What is being asked: Below are records; extract exactly the lines from the one with "ANTOINE DE SAINT-EXUPÉRY" through the final line, including both, but drop the pictures.

Data records section start

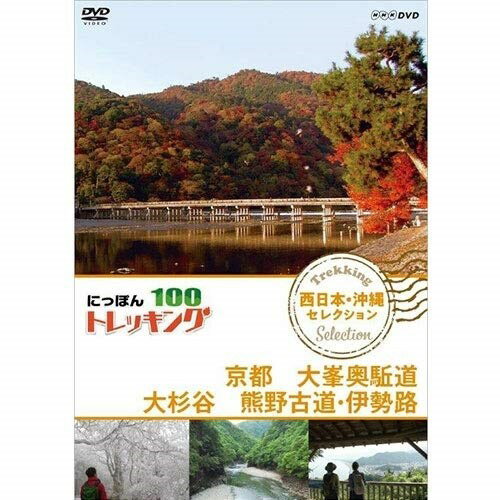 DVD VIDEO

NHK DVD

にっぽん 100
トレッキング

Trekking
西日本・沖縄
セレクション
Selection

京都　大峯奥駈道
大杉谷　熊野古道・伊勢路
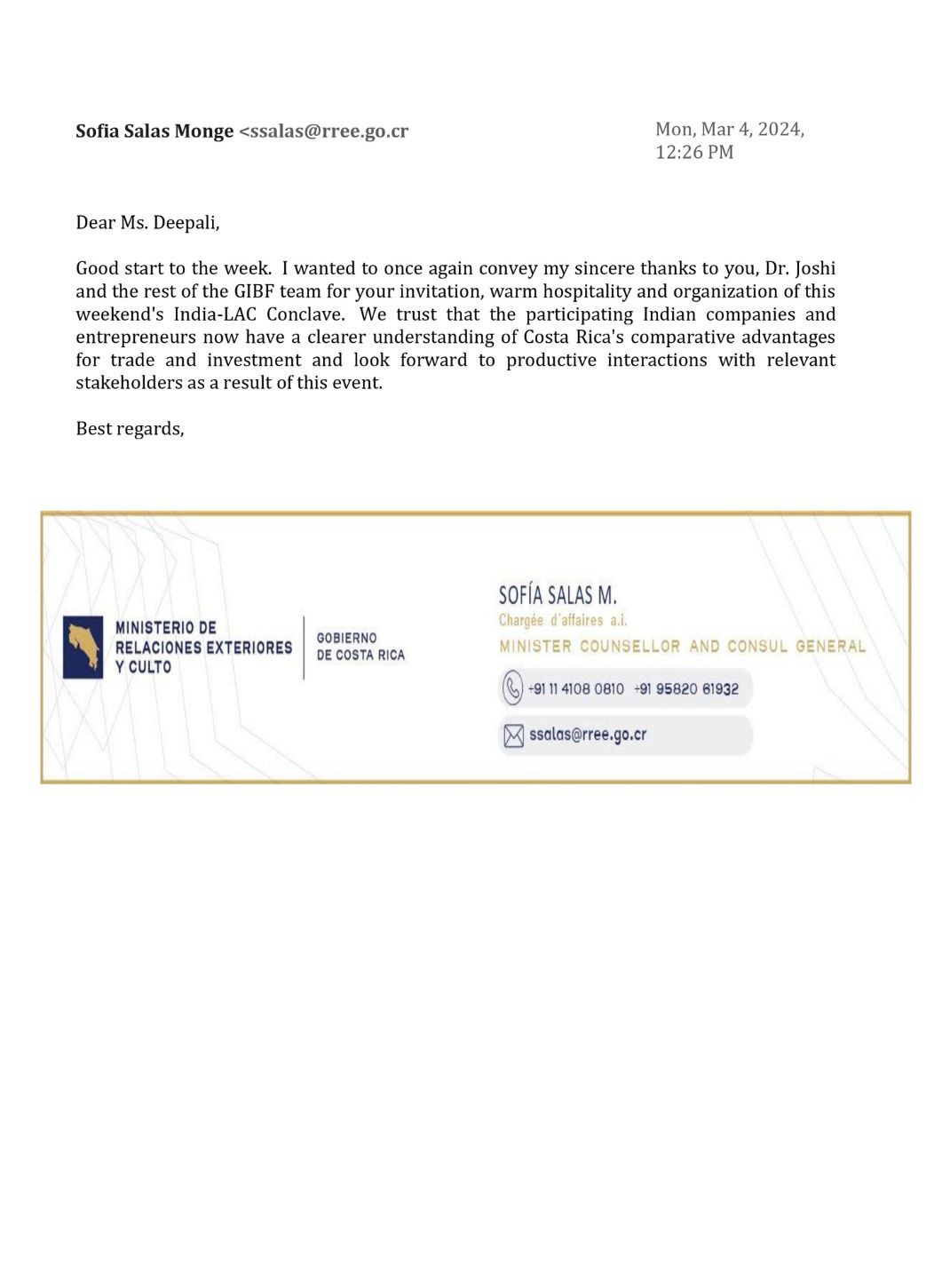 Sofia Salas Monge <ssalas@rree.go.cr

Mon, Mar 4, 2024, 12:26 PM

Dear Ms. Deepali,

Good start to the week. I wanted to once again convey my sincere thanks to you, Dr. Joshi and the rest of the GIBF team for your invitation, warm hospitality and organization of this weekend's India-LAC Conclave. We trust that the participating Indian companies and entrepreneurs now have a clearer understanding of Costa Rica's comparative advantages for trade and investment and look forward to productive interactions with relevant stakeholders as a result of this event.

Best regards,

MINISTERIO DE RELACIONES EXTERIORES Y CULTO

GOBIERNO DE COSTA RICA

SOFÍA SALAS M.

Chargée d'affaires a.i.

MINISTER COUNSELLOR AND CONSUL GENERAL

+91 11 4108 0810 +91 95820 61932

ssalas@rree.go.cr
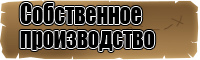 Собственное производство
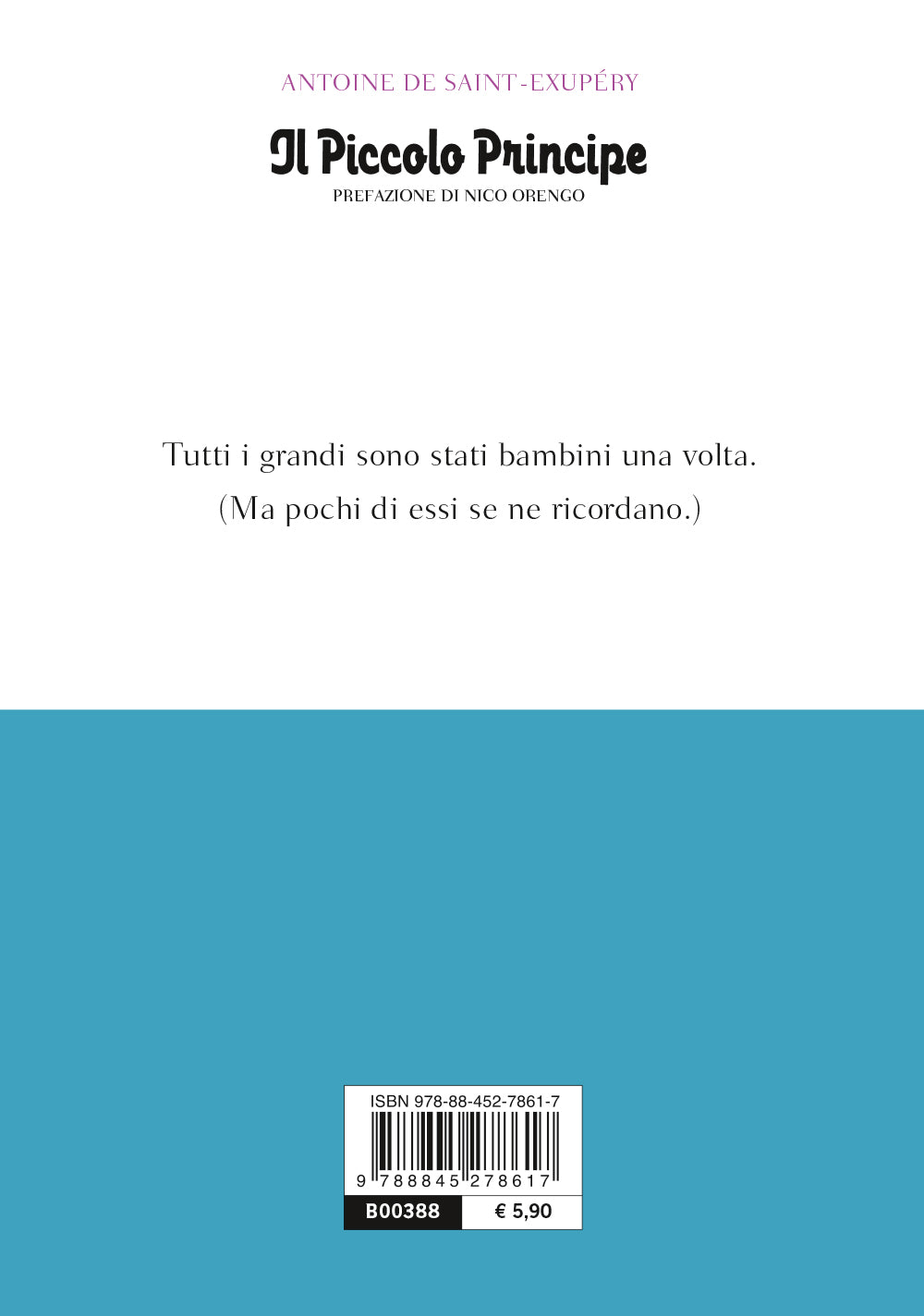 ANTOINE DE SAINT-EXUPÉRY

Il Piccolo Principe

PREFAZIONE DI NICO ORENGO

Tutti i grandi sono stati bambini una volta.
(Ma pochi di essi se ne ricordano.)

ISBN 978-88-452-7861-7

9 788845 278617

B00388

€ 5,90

Data records section end

Result:
 ANTOINE DE SAINT-EXUPÉRY

Il Piccolo Principe

PREFAZIONE DI NICO ORENGO

Tutti i grandi sono stati bambini una volta.
(Ma pochi di essi se ne ricordano.)

ISBN 978-88-452-7861-7

9 788845 278617

B00388

€ 5,90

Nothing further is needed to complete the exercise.